Subject: Bitter or Grateful?
2012 was a wonderful year in many ways; it was the year that I published Dare, Dream, Do, my first book; the year I published "Disrupt Yourself" in the Harvard Business Review; the year I started keynote speaking.
But...it was also a terrible year: my brother took his life, my husband was diagnosed with cancer (he's ok), there were financial setbacks and work had been terribly challenging.
Was I going to be bitter or grateful?
Fortunately, a few years prior I had given myself a challenge—to “blog” about something I was grateful for every day for 15 days. Day One was family—my husband, son and daughter. On Day Two I gave some love to clean running water, hot and cold. Good health and modern medicine to maintain it made an appearance on Day Three; I had just had surgery and the whole process was so safe and simple it seemed miraculous. By Day 15 I had covered the most obvious bases, but hadn’t come close to exhausting all the things I felt grateful for. As I harked back to this exercise it helped me choose gratitude and my better self. 

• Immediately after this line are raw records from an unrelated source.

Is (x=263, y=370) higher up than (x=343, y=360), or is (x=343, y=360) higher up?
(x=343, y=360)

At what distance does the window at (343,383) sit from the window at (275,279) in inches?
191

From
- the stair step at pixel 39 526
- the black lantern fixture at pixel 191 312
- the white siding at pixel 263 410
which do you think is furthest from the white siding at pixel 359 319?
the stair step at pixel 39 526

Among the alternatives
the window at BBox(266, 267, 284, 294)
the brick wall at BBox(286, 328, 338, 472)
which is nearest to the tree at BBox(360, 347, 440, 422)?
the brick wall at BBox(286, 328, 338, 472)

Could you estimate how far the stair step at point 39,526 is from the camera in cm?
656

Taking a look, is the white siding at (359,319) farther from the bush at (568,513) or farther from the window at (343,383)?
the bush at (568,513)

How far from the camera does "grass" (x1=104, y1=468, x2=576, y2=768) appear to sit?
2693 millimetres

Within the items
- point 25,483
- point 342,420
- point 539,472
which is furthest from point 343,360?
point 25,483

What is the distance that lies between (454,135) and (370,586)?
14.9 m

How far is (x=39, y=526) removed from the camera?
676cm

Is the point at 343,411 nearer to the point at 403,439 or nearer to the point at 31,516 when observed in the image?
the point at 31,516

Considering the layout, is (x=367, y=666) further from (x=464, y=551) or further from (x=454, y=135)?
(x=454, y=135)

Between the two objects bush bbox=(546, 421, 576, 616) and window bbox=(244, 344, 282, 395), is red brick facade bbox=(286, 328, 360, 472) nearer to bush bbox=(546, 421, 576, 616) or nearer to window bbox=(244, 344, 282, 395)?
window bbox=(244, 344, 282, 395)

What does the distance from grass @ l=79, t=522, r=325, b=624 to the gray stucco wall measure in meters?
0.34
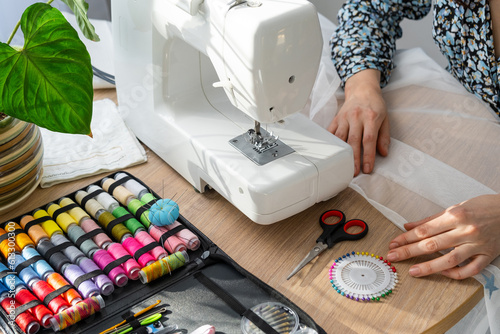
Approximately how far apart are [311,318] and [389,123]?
2.00 feet

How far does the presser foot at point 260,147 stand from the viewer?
1.14 metres

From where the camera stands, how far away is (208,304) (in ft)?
3.31

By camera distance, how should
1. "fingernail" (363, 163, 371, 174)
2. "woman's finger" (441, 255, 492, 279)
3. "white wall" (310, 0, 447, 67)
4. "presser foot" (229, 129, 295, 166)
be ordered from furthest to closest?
"white wall" (310, 0, 447, 67), "fingernail" (363, 163, 371, 174), "presser foot" (229, 129, 295, 166), "woman's finger" (441, 255, 492, 279)

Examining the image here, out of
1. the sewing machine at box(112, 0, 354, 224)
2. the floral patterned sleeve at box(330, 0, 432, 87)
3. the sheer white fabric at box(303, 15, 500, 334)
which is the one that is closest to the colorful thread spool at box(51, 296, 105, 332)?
the sewing machine at box(112, 0, 354, 224)

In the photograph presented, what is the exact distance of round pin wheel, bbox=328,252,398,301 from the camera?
1026 mm

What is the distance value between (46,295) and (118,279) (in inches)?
4.7

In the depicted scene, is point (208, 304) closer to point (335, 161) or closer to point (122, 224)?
point (122, 224)

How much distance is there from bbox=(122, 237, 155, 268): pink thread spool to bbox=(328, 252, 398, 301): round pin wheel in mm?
325

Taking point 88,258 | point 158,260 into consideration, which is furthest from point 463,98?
point 88,258

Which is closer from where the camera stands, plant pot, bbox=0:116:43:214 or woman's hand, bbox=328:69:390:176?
plant pot, bbox=0:116:43:214

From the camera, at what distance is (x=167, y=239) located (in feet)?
3.61

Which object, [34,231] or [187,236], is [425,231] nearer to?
[187,236]

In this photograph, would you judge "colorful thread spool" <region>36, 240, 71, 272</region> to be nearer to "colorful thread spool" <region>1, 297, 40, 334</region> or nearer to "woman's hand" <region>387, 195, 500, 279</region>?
"colorful thread spool" <region>1, 297, 40, 334</region>

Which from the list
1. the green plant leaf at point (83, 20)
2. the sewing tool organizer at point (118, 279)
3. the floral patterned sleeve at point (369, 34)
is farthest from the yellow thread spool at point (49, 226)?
the floral patterned sleeve at point (369, 34)
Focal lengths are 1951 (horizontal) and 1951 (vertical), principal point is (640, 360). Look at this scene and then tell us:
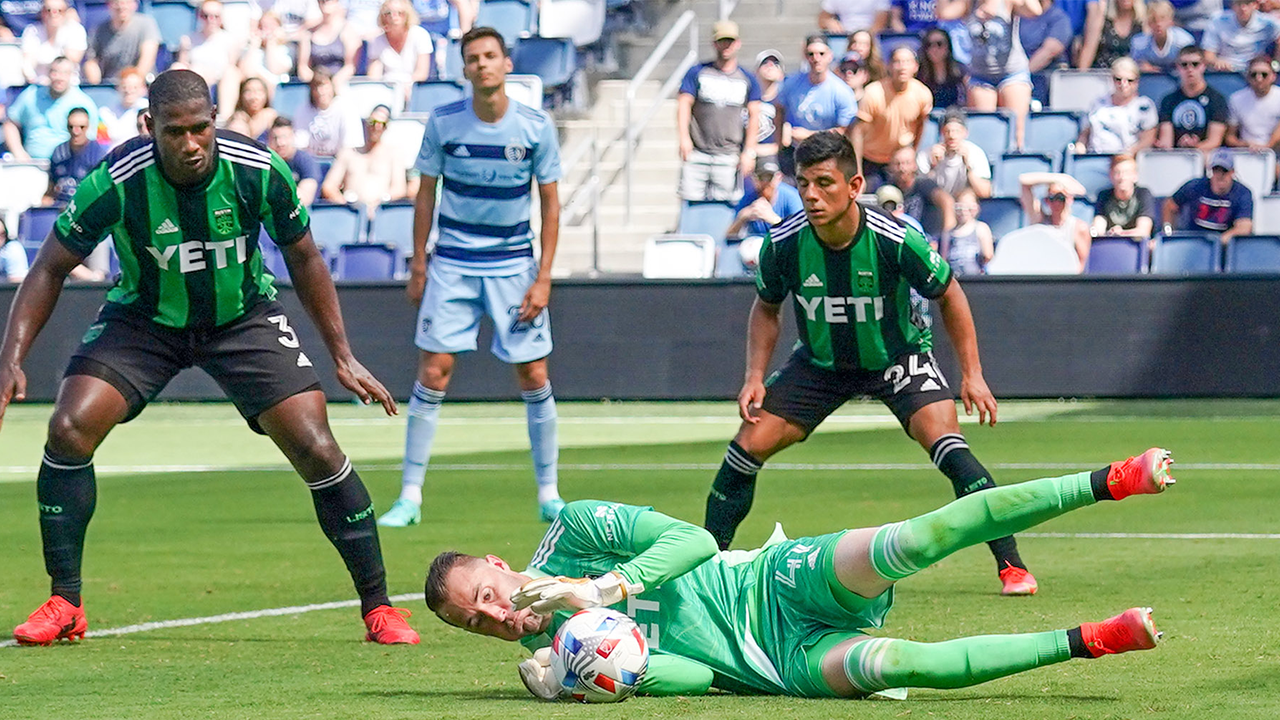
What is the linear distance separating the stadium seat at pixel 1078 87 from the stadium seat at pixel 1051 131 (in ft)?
1.13

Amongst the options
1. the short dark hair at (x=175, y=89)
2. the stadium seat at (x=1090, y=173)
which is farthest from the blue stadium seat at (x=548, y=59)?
the short dark hair at (x=175, y=89)

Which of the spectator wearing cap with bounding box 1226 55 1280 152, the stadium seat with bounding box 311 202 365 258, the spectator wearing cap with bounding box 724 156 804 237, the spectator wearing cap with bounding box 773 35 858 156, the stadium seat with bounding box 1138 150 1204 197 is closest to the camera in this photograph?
the spectator wearing cap with bounding box 724 156 804 237

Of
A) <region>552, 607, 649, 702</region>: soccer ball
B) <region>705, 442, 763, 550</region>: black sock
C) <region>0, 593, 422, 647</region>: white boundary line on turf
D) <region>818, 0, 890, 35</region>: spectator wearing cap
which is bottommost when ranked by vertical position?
<region>0, 593, 422, 647</region>: white boundary line on turf

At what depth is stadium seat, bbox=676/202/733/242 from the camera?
17.7 metres

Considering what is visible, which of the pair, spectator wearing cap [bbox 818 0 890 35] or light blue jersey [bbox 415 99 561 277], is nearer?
light blue jersey [bbox 415 99 561 277]

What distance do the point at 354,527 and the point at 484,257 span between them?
3519mm

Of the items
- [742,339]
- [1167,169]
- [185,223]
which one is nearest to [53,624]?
[185,223]

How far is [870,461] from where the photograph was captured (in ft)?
41.6

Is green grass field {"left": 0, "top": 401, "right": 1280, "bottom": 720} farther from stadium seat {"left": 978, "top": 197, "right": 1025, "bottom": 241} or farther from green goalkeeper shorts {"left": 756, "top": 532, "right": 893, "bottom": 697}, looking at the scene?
stadium seat {"left": 978, "top": 197, "right": 1025, "bottom": 241}

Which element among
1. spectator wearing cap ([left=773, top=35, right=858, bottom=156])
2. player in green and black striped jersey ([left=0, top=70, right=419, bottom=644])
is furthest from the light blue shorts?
spectator wearing cap ([left=773, top=35, right=858, bottom=156])

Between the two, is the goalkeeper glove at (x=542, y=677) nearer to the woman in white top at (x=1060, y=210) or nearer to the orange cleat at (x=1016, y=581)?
the orange cleat at (x=1016, y=581)

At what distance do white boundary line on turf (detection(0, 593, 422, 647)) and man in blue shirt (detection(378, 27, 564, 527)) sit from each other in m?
2.22

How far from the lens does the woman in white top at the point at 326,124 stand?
746 inches

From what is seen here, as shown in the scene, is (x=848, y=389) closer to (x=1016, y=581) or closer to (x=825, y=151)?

Bitterness is a form of self-sabotage, while studies tell us that being grateful makes us happier. Why? I love this from Wallace D. Wattles. Paraphrasing.... 
The law of gratitude is that action and reaction are always equal and in opposite directions (like physics). If your gratitude is strong and constant, the reaction is strong and continuous. The movement of the things you want will always be toward you. You cannot exercise much power without gratitude, because it is gratitude that keeps you connected to power. But the value does not consist solely of being more blessed with what you want in the future. Without gratitude you cannot keep from being dissatisfied with things as they are. Because as you focus on what you don't like, what you aren't grateful for, more of that comes to you too.Despite the obvious benefits, it isn’t always easy to be grateful, especially when a dream is deferred, derailed or dies. Disappointment is a repeat visitor in most people’s lives. No one is really an exception and being disappointed or in difficulty does not make us exceptional. Life lets us all down at times; what differentiates us as individuals is how we decide to move on from that. We need to acknowledge loss and mourn it—we can be mad, or sad, or both...for a time.
But then we choose. 
I'm learning that giving thanks for dreams that have (and have not) come true, is an antidote to bitterness, one that helps us survive and prevail—and happily so—in the life we do have.

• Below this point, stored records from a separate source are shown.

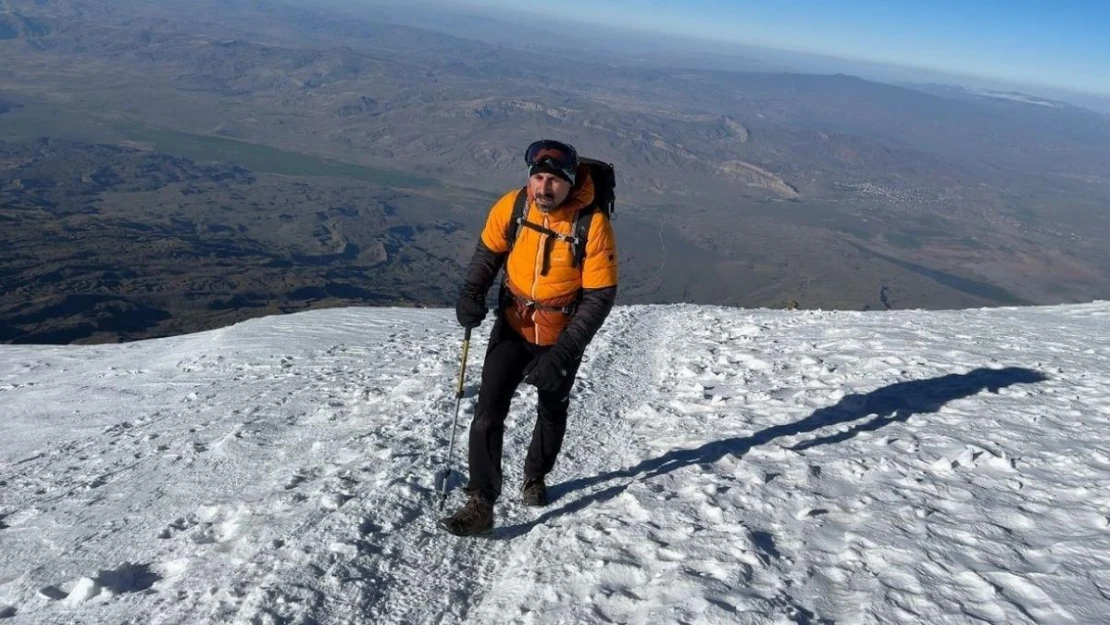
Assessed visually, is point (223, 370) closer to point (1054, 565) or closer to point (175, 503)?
point (175, 503)

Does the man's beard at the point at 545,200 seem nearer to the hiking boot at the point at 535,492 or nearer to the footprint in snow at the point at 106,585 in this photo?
the hiking boot at the point at 535,492

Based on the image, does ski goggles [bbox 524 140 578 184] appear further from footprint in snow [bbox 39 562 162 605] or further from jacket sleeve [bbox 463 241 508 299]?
footprint in snow [bbox 39 562 162 605]

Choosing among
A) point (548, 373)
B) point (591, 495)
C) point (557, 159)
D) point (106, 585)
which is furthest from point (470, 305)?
point (106, 585)

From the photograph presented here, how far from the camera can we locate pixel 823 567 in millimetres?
4602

Regardless of where you live and whether or not you might be celebrating Thanksgiving today as we are in the United States, thanksgiving is a state of mind and heart, not just a holiday. Giving thanks is good for the soul in every season of the year and of life. 
Whether you are on holiday this week or not, I hope you'll download the latest episode of the Disrupt Yourself Podcast. Our guest this week is former Disney executive and current CEO of The Hollis Co., Dave Hollis. He is in the middle of a huge disruption in his career, and I'm grateful we had the chance to chat while he's in the midst of it. 
Finally, to show gratitude to you for taking the time to show up and be part of this community, I'm gifting three memberships to the course we created earlier this year with Richie Norton - UNSTUCK45. If you want to increase your momentum going into 2019, you are going to love the videos and worksheets from this course. If that's you, hit reply and tell us something you are grateful for (it can be just one sentence!) and we'll draw three people from the replies at random next Wednesday.
Remember, said Charles Dickens, “There is always something for which to be thankful.”